Exercise prompt =>
From the line with "class: Reptilia" to the last line of the data below, repeat every line exactly and add nothing.

[Collected data]

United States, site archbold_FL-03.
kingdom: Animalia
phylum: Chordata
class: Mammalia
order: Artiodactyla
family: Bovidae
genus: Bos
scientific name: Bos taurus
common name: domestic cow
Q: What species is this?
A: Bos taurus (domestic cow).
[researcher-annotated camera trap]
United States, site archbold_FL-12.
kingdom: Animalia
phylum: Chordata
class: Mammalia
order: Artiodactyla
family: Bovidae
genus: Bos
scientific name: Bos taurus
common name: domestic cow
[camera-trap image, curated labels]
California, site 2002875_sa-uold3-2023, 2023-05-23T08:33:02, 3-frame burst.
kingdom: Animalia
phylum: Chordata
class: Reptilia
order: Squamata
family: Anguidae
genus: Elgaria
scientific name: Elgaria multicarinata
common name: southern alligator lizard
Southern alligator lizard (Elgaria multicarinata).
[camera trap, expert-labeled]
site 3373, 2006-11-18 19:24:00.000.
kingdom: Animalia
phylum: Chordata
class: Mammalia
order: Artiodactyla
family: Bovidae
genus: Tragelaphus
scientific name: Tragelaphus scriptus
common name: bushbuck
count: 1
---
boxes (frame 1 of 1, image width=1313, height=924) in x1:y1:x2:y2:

Solved problem =>
class: Reptilia
order: Squamata
family: Anguidae
genus: Elgaria
scientific name: Elgaria multicarinata
common name: southern alligator lizard
Southern alligator lizard (Elgaria multicarinata).
[camera trap, expert-labeled]
site 3373, 2006-11-18 19:24:00.000.
kingdom: Animalia
phylum: Chordata
class: Mammalia
order: Artiodactyla
family: Bovidae
genus: Tragelaphus
scientific name: Tragelaphus scriptus
common name: bushbuck
count: 1
---
boxes (frame 1 of 1, image width=1313, height=924) in x1:y1:x2:y2:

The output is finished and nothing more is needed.